Text to Image
Video Lecture
Section | Video Links |
---|---|
Text to Image | ![]() |
Video Timings
00:00 Rebuilding the Text-to-Image Workflow from Scratch00:15 Loading the Stable Diffusion 1.5 Checkpoint
00:30 Understanding Checkpoint Parameters: Pruned, EMA Only, FP16, Safe Tensors
01:00 Connecting the Model to the K Sampler
01:30 Introducing VAE Decode and Latent Space
01:50 Setting Up Image Saving and Output Prefixes
02:10 Defining Positive and Negative Prompts with CLIP Text Encode
02:50 Connecting Prompts and VAE to the KSampler
03:40 Adding the Empty Latent Image Input to KSampler
04:00 Setting Image Dimensions for Stable Diffusion 1.5
04:30 First Image Generation and Understanding the Seed
05:00 Randomizing Seed and Generating Multiple Images
05:40 Controlling Image Generation with Fixed Seed
06:00 Monitoring Image Generation Queue and Times
06:15 Adjusting 'Steps' for Image Quality and Speed
07:00 Experimenting with Classifier Free Guidance (CFG)

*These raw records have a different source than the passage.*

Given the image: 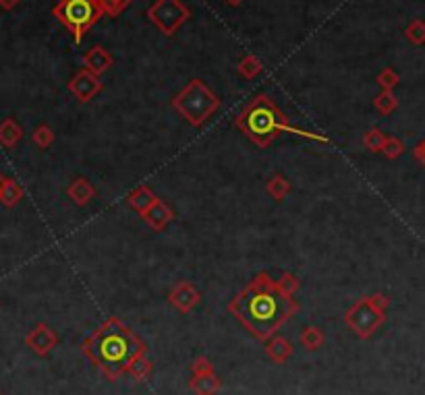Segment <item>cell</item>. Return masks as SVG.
I'll return each mask as SVG.
<instances>
[{"mask_svg": "<svg viewBox=\"0 0 425 395\" xmlns=\"http://www.w3.org/2000/svg\"><path fill=\"white\" fill-rule=\"evenodd\" d=\"M23 139V129L15 122V118H4L0 122V145L13 149Z\"/></svg>", "mask_w": 425, "mask_h": 395, "instance_id": "2e32d148", "label": "cell"}, {"mask_svg": "<svg viewBox=\"0 0 425 395\" xmlns=\"http://www.w3.org/2000/svg\"><path fill=\"white\" fill-rule=\"evenodd\" d=\"M390 300L384 294H373L359 298L345 315L346 327L361 340H370L373 333L384 325L386 321V307Z\"/></svg>", "mask_w": 425, "mask_h": 395, "instance_id": "5b68a950", "label": "cell"}, {"mask_svg": "<svg viewBox=\"0 0 425 395\" xmlns=\"http://www.w3.org/2000/svg\"><path fill=\"white\" fill-rule=\"evenodd\" d=\"M4 186H6V178L0 174V195H2V190H4Z\"/></svg>", "mask_w": 425, "mask_h": 395, "instance_id": "836d02e7", "label": "cell"}, {"mask_svg": "<svg viewBox=\"0 0 425 395\" xmlns=\"http://www.w3.org/2000/svg\"><path fill=\"white\" fill-rule=\"evenodd\" d=\"M386 139H388V137L380 131V129H372V131L363 137V145H365L370 151H382V147H384Z\"/></svg>", "mask_w": 425, "mask_h": 395, "instance_id": "d4e9b609", "label": "cell"}, {"mask_svg": "<svg viewBox=\"0 0 425 395\" xmlns=\"http://www.w3.org/2000/svg\"><path fill=\"white\" fill-rule=\"evenodd\" d=\"M301 345L307 350V352H314V350H319L324 342H326V336L319 327H305L301 331V338H299Z\"/></svg>", "mask_w": 425, "mask_h": 395, "instance_id": "d6986e66", "label": "cell"}, {"mask_svg": "<svg viewBox=\"0 0 425 395\" xmlns=\"http://www.w3.org/2000/svg\"><path fill=\"white\" fill-rule=\"evenodd\" d=\"M382 151L386 154V158H399V156H402V151H404V143L400 139H397V137H388L386 143H384V147H382Z\"/></svg>", "mask_w": 425, "mask_h": 395, "instance_id": "4316f807", "label": "cell"}, {"mask_svg": "<svg viewBox=\"0 0 425 395\" xmlns=\"http://www.w3.org/2000/svg\"><path fill=\"white\" fill-rule=\"evenodd\" d=\"M228 311L253 338L264 342L276 336V331L299 311V304L292 296L280 290L278 282H274L270 273L262 271L233 298Z\"/></svg>", "mask_w": 425, "mask_h": 395, "instance_id": "6da1fadb", "label": "cell"}, {"mask_svg": "<svg viewBox=\"0 0 425 395\" xmlns=\"http://www.w3.org/2000/svg\"><path fill=\"white\" fill-rule=\"evenodd\" d=\"M189 15V8L181 0H156L148 8L150 21L156 23L166 35H175V31L185 23Z\"/></svg>", "mask_w": 425, "mask_h": 395, "instance_id": "52a82bcc", "label": "cell"}, {"mask_svg": "<svg viewBox=\"0 0 425 395\" xmlns=\"http://www.w3.org/2000/svg\"><path fill=\"white\" fill-rule=\"evenodd\" d=\"M235 125L245 137H249L255 145L267 147L278 132H285L289 120L285 112L270 100V96H258L243 108Z\"/></svg>", "mask_w": 425, "mask_h": 395, "instance_id": "3957f363", "label": "cell"}, {"mask_svg": "<svg viewBox=\"0 0 425 395\" xmlns=\"http://www.w3.org/2000/svg\"><path fill=\"white\" fill-rule=\"evenodd\" d=\"M266 354L267 358L276 365H287L292 356V345L287 338L282 336H272L266 340Z\"/></svg>", "mask_w": 425, "mask_h": 395, "instance_id": "4fadbf2b", "label": "cell"}, {"mask_svg": "<svg viewBox=\"0 0 425 395\" xmlns=\"http://www.w3.org/2000/svg\"><path fill=\"white\" fill-rule=\"evenodd\" d=\"M26 345L38 356H48L58 345V336L46 323H38L26 338Z\"/></svg>", "mask_w": 425, "mask_h": 395, "instance_id": "ba28073f", "label": "cell"}, {"mask_svg": "<svg viewBox=\"0 0 425 395\" xmlns=\"http://www.w3.org/2000/svg\"><path fill=\"white\" fill-rule=\"evenodd\" d=\"M399 83V75H397V71H392V69H384L380 75H377V85H382L384 87V91H392V87Z\"/></svg>", "mask_w": 425, "mask_h": 395, "instance_id": "f1b7e54d", "label": "cell"}, {"mask_svg": "<svg viewBox=\"0 0 425 395\" xmlns=\"http://www.w3.org/2000/svg\"><path fill=\"white\" fill-rule=\"evenodd\" d=\"M156 199H158V197L154 195V190H152L150 186H139L137 190H133V193L129 195V205H131L133 210L139 211V215H143L145 211L154 205Z\"/></svg>", "mask_w": 425, "mask_h": 395, "instance_id": "e0dca14e", "label": "cell"}, {"mask_svg": "<svg viewBox=\"0 0 425 395\" xmlns=\"http://www.w3.org/2000/svg\"><path fill=\"white\" fill-rule=\"evenodd\" d=\"M266 190H267V195H270L274 201H285V199H287V195L291 193V183H289L285 176L276 174V176H272V178L267 181Z\"/></svg>", "mask_w": 425, "mask_h": 395, "instance_id": "44dd1931", "label": "cell"}, {"mask_svg": "<svg viewBox=\"0 0 425 395\" xmlns=\"http://www.w3.org/2000/svg\"><path fill=\"white\" fill-rule=\"evenodd\" d=\"M175 110L185 118L189 125L193 127H202L214 112L218 110L220 100L216 98V93L208 89V85L204 81L195 79L187 83V87L172 100Z\"/></svg>", "mask_w": 425, "mask_h": 395, "instance_id": "277c9868", "label": "cell"}, {"mask_svg": "<svg viewBox=\"0 0 425 395\" xmlns=\"http://www.w3.org/2000/svg\"><path fill=\"white\" fill-rule=\"evenodd\" d=\"M407 38H409V42H413V44H417V46H421L425 44V23L421 19H415L411 25L407 27Z\"/></svg>", "mask_w": 425, "mask_h": 395, "instance_id": "484cf974", "label": "cell"}, {"mask_svg": "<svg viewBox=\"0 0 425 395\" xmlns=\"http://www.w3.org/2000/svg\"><path fill=\"white\" fill-rule=\"evenodd\" d=\"M222 387V381L216 372L208 374H193L189 381V389L195 395H216Z\"/></svg>", "mask_w": 425, "mask_h": 395, "instance_id": "5bb4252c", "label": "cell"}, {"mask_svg": "<svg viewBox=\"0 0 425 395\" xmlns=\"http://www.w3.org/2000/svg\"><path fill=\"white\" fill-rule=\"evenodd\" d=\"M191 370L193 374H208V372H214V365L212 360L208 356H197L191 365Z\"/></svg>", "mask_w": 425, "mask_h": 395, "instance_id": "f546056e", "label": "cell"}, {"mask_svg": "<svg viewBox=\"0 0 425 395\" xmlns=\"http://www.w3.org/2000/svg\"><path fill=\"white\" fill-rule=\"evenodd\" d=\"M152 370H154V362L148 358V354H141V356H137L133 362L129 365L127 374H129L131 379H135L137 383H143V381L150 379Z\"/></svg>", "mask_w": 425, "mask_h": 395, "instance_id": "ac0fdd59", "label": "cell"}, {"mask_svg": "<svg viewBox=\"0 0 425 395\" xmlns=\"http://www.w3.org/2000/svg\"><path fill=\"white\" fill-rule=\"evenodd\" d=\"M31 141L40 147V149H48L54 143V132L48 125H40L35 131L31 132Z\"/></svg>", "mask_w": 425, "mask_h": 395, "instance_id": "603a6c76", "label": "cell"}, {"mask_svg": "<svg viewBox=\"0 0 425 395\" xmlns=\"http://www.w3.org/2000/svg\"><path fill=\"white\" fill-rule=\"evenodd\" d=\"M373 105H375V110H377L380 114L388 116V114H392V112L397 110L399 100L392 96V91H382V93L373 100Z\"/></svg>", "mask_w": 425, "mask_h": 395, "instance_id": "7402d4cb", "label": "cell"}, {"mask_svg": "<svg viewBox=\"0 0 425 395\" xmlns=\"http://www.w3.org/2000/svg\"><path fill=\"white\" fill-rule=\"evenodd\" d=\"M23 199V188L21 185L17 183V181H13V178H6V186H4V190H2V195H0V203L4 205V207H15L19 201Z\"/></svg>", "mask_w": 425, "mask_h": 395, "instance_id": "ffe728a7", "label": "cell"}, {"mask_svg": "<svg viewBox=\"0 0 425 395\" xmlns=\"http://www.w3.org/2000/svg\"><path fill=\"white\" fill-rule=\"evenodd\" d=\"M168 302L179 311V313H191L197 304H199V292L195 290V286L191 282H181L177 284L170 294H168Z\"/></svg>", "mask_w": 425, "mask_h": 395, "instance_id": "30bf717a", "label": "cell"}, {"mask_svg": "<svg viewBox=\"0 0 425 395\" xmlns=\"http://www.w3.org/2000/svg\"><path fill=\"white\" fill-rule=\"evenodd\" d=\"M260 71H262V62H260L255 56H247V58L241 60L239 73L245 79H253Z\"/></svg>", "mask_w": 425, "mask_h": 395, "instance_id": "cb8c5ba5", "label": "cell"}, {"mask_svg": "<svg viewBox=\"0 0 425 395\" xmlns=\"http://www.w3.org/2000/svg\"><path fill=\"white\" fill-rule=\"evenodd\" d=\"M278 286H280V290L287 292L289 296H294V292L299 290V280L292 273H282V277L278 280Z\"/></svg>", "mask_w": 425, "mask_h": 395, "instance_id": "4dcf8cb0", "label": "cell"}, {"mask_svg": "<svg viewBox=\"0 0 425 395\" xmlns=\"http://www.w3.org/2000/svg\"><path fill=\"white\" fill-rule=\"evenodd\" d=\"M69 91L79 100V102H92L100 91H102V83L98 79V75H94L92 71L83 69L79 71L71 83H69Z\"/></svg>", "mask_w": 425, "mask_h": 395, "instance_id": "9c48e42d", "label": "cell"}, {"mask_svg": "<svg viewBox=\"0 0 425 395\" xmlns=\"http://www.w3.org/2000/svg\"><path fill=\"white\" fill-rule=\"evenodd\" d=\"M19 2H21V0H0V8H4V11H13Z\"/></svg>", "mask_w": 425, "mask_h": 395, "instance_id": "d6a6232c", "label": "cell"}, {"mask_svg": "<svg viewBox=\"0 0 425 395\" xmlns=\"http://www.w3.org/2000/svg\"><path fill=\"white\" fill-rule=\"evenodd\" d=\"M141 217H143V222H145L154 232H162V230H164L172 219H175V211L170 210L162 199H156L154 205L145 211Z\"/></svg>", "mask_w": 425, "mask_h": 395, "instance_id": "8fae6325", "label": "cell"}, {"mask_svg": "<svg viewBox=\"0 0 425 395\" xmlns=\"http://www.w3.org/2000/svg\"><path fill=\"white\" fill-rule=\"evenodd\" d=\"M67 195H69V199H73L75 205H87L96 197V188L89 185L87 178H75L67 188Z\"/></svg>", "mask_w": 425, "mask_h": 395, "instance_id": "9a60e30c", "label": "cell"}, {"mask_svg": "<svg viewBox=\"0 0 425 395\" xmlns=\"http://www.w3.org/2000/svg\"><path fill=\"white\" fill-rule=\"evenodd\" d=\"M53 13L75 35V42L79 44L83 33L102 17L104 11L98 0H60Z\"/></svg>", "mask_w": 425, "mask_h": 395, "instance_id": "8992f818", "label": "cell"}, {"mask_svg": "<svg viewBox=\"0 0 425 395\" xmlns=\"http://www.w3.org/2000/svg\"><path fill=\"white\" fill-rule=\"evenodd\" d=\"M226 2H228V4H233V6H237V4H241L243 0H226Z\"/></svg>", "mask_w": 425, "mask_h": 395, "instance_id": "e575fe53", "label": "cell"}, {"mask_svg": "<svg viewBox=\"0 0 425 395\" xmlns=\"http://www.w3.org/2000/svg\"><path fill=\"white\" fill-rule=\"evenodd\" d=\"M100 2V6H102V11L110 15V17H116V15H121L125 8H127V4L131 2V0H98Z\"/></svg>", "mask_w": 425, "mask_h": 395, "instance_id": "83f0119b", "label": "cell"}, {"mask_svg": "<svg viewBox=\"0 0 425 395\" xmlns=\"http://www.w3.org/2000/svg\"><path fill=\"white\" fill-rule=\"evenodd\" d=\"M415 158L419 159V161L425 166V139L417 145V147H415Z\"/></svg>", "mask_w": 425, "mask_h": 395, "instance_id": "1f68e13d", "label": "cell"}, {"mask_svg": "<svg viewBox=\"0 0 425 395\" xmlns=\"http://www.w3.org/2000/svg\"><path fill=\"white\" fill-rule=\"evenodd\" d=\"M112 62H114V58L108 54L106 48H102V46H94L89 52L83 56V67L87 69V71H92L94 75H102V73H106L108 69L112 67Z\"/></svg>", "mask_w": 425, "mask_h": 395, "instance_id": "7c38bea8", "label": "cell"}, {"mask_svg": "<svg viewBox=\"0 0 425 395\" xmlns=\"http://www.w3.org/2000/svg\"><path fill=\"white\" fill-rule=\"evenodd\" d=\"M0 395H2V394H0Z\"/></svg>", "mask_w": 425, "mask_h": 395, "instance_id": "d590c367", "label": "cell"}, {"mask_svg": "<svg viewBox=\"0 0 425 395\" xmlns=\"http://www.w3.org/2000/svg\"><path fill=\"white\" fill-rule=\"evenodd\" d=\"M81 352L108 381H118L137 356L148 354V345L118 316H110L83 342Z\"/></svg>", "mask_w": 425, "mask_h": 395, "instance_id": "7a4b0ae2", "label": "cell"}]
</instances>
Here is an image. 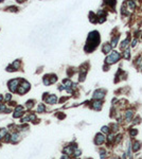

08:00 Exploring Different Sampler and Scheduler Combinations
08:30 Testing Various Prompts and Negative Prompts
09:00 Identifying Model Limitations (Faces, Text) and Strengths (Art Styles)
10:00 Understanding Latent Image Size and Corruption
11:00 Customizing the User Interface Graph Link Render Mode
11:40 Grouping Nodes for a Cleaner Workflow Layout
12:15 Accessing and Re-importing Generated Images
12:45 Workflow Embedding in PNG Images for Sharing
13:00 Creating a Desktop Shortcut and Persistence of Workflows
14:00 Loading Workflows Directly from Web Browsers
Description
We will recreate the basic Text to Image workflow using the v1-5-pruned-emaonly-fp16.safetensors
model. This is the optimised version of the Stable Diffusion v1.5 model.
pruned
means that this version of the model has had unnecessary parameters removed. This reduces its size and computational cost.
emaonly
means that the checkpoint file was generated with the "Exponential Moving Average" (EMA) method, which is often used to improve generalization during training.
The .safetensors
extension refers to a model serialization format that is faster and safer than earlier methods. The earlier format with extension .ckpt
uses the Python pickle method which can contain arbitrary code, increasing its susceptibility to potential security vulnerabilities.
Recreate the basic text to image workflow from scratch
- Load Checkpoint : Loads a checkpoint model (e.g., SD 1.5).
- KSampler : The denoising engine. Uses the prompt, noise, and model to iteratively generate an image in latent space.
- VAE Decode : Variational Autoencoder. Converts the latent image into a visible RGB image.
- Save Image : Saves the final generated image to disk.
- CLIP Text Encode (Positive Prompt) : Encodes your main text prompt into a format the model can use.
- CLIP Text Encode (Negative Prompt) : Encodes undesired elements (e.g., "blurry, distorted") to help the model avoid them.
- Empty Latent Image : Creates an initial noise image (latent space) of the desired resolution.
Some Example Prompts
a breathtaking alpine valley at sunrise
a car on a dusty road
a cat on a skateboard
a bicycle in amsterdam
speeding through a city with bright lights. strobe effect
a person reading a newspaper
a portrait of a person, in the style of picasso
modern architectural buildings with clean lines, beautiful gardens with water features, situated on the edge of a cliff, overlooking the fjords
Workflow embedded in image
Using a compatible browser, you can drag this image into ComfyUI and run the same workflow that generated this actual image.